§ **Page excerpt**:
* * * * * * * * *

Screen Shot 2014-04-06 at 4.52.00 PMI responded, naturally, in complete freak-out fashion, thanking them as graciously as I could while also making sure they knew all about my throwing up incidents after being on stage and the performance anxiety that though I am challenging, musically, is still very much there. I wasn’t sure they’d got the right person—if they’d found me through my blog, surely they’d know I’d be a nervous wreck in front of an audience of hundreds? They assured me they’d be with me every step of the way. That people needn’t have any prior speaking experience, that they too had had someone throw up with nerves in their preparation… yet every single person they’d ever chosen ended up being brilliant. They told me they believed in my story; that I had the power to engage through writing and tell stories that inspire people. I was flattered and humbled beyond belief: all I do is live my life out loud. I have a desperate desire to know and to be known, to seize every moment we’re given, to do something positive in the world and be a friend to every stranger who’s ever feeling they can’t do something or that life is too much, because I spent too long feeling that way myself and I want everyone to know that the key to the life they want truly does lie in their own back pocket. Every dragon to slay on the way to reaching it is masked as real, but evaporates the moment you choose to venture forth into the world, face fears head on, and allow yourself the freedom to try what you’ve always wanted. Accept that judgment is inescapable, but that if you have a passion or ten or two hundred, you should be allowed to go forth and explore them. I’ve said it before, that ships are safe in harbour, but that’s not what ships are for. I was incredibly touched that someone from such a huge organization hand-picked me and believed in me, despite my fears. And I was torn. But not because I was afraid.

Everyone I told was incredibly excited about the opportunity, telling me I absolutely had to do it. That this sort of thing doesn’t just come around, and that I’d always regret it if I didn’t do it. My initial reasons for hesitance were rooted in a bit of anxiety—it hasn’t stopped me, but every time I get up in front of people it’s immensely difficult to switch off my biggest fear: that people will see only what’s on the surface. That they wouldn’t see a girl whose head is full of ideas and imagination, a heart so determined it never stops learning and doing, a mind that never stops thinking and imagining and challenging itself. Someone who’s been at the absolute bottom and knows it well enough for it to become the catalyst to doing everything so as never to go there again. I’m not proud of those years. But I’m proud of these ones. And in the way I wish someone had reached out and scooped me up back then, I want to be that beacon any chance I get. To help people. To pour passion into everything, to soak up the infinite wonders of the world and be inspired to create some of my own. To encourage people to see the vast potential on their very own doorstep. To show them all they have to do is leap, and that it’ll be scary, but it’ll be brilliant. And no matter what, it’ll be okay. Because if we have a desire within us to do certain things, we should leap on that and make it happen. Don’t let something that could shine so brightly fade into regret. (I might not be the best singer or even a good ukulele player yet, but I’m working on it, and the journey is bringing me so much happiness—this is a Bastille cover, and it’s the only one since the accident I’ve actually been kind of proud of)

* * * * * * * * *

§ **Entries provided**:
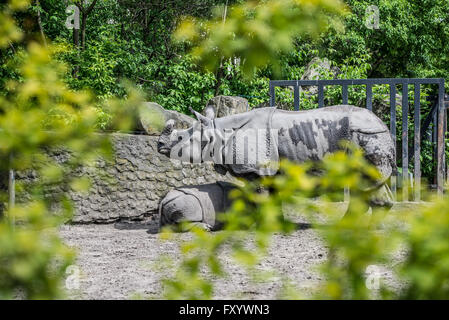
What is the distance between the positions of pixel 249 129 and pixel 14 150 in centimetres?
471

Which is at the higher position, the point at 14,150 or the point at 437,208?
the point at 14,150

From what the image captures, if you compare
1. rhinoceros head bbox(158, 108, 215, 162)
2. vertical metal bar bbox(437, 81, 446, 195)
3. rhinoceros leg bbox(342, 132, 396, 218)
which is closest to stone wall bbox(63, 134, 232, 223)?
rhinoceros head bbox(158, 108, 215, 162)

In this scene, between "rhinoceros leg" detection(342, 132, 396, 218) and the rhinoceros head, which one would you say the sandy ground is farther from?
the rhinoceros head

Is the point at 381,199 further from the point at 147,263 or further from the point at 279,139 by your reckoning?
the point at 147,263

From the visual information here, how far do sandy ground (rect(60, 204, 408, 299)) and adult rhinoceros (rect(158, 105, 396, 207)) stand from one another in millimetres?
780

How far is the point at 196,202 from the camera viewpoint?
239 inches

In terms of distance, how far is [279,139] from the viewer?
6.18 metres

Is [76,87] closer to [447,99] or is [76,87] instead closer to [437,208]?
[447,99]

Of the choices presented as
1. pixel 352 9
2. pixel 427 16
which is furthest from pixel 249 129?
pixel 427 16

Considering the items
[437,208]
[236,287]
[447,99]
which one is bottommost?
[236,287]

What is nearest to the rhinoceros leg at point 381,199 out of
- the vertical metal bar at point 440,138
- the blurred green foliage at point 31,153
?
the vertical metal bar at point 440,138

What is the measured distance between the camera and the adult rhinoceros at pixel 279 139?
601 centimetres

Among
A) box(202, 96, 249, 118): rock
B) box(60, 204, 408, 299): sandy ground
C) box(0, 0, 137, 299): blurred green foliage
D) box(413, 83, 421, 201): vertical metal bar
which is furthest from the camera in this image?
box(202, 96, 249, 118): rock

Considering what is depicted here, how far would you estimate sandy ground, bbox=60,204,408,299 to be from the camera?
3.77 m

* * * * * * * * *

§ **To do**:
Answer these questions on the page excerpt.
(a) What did the organization assure the writer they would do?
(b) According to everyone the writer told, what would happen if the writer did not take the opportunity?
(c) Which band's song is the cover mentioned in the closing parenthetical?
The entries have no connection to the page excerpt.

§ **Your solution**:
(a) They would be with the writer every step of the way.
(b) The writer would always regret it.
(c) Bastille.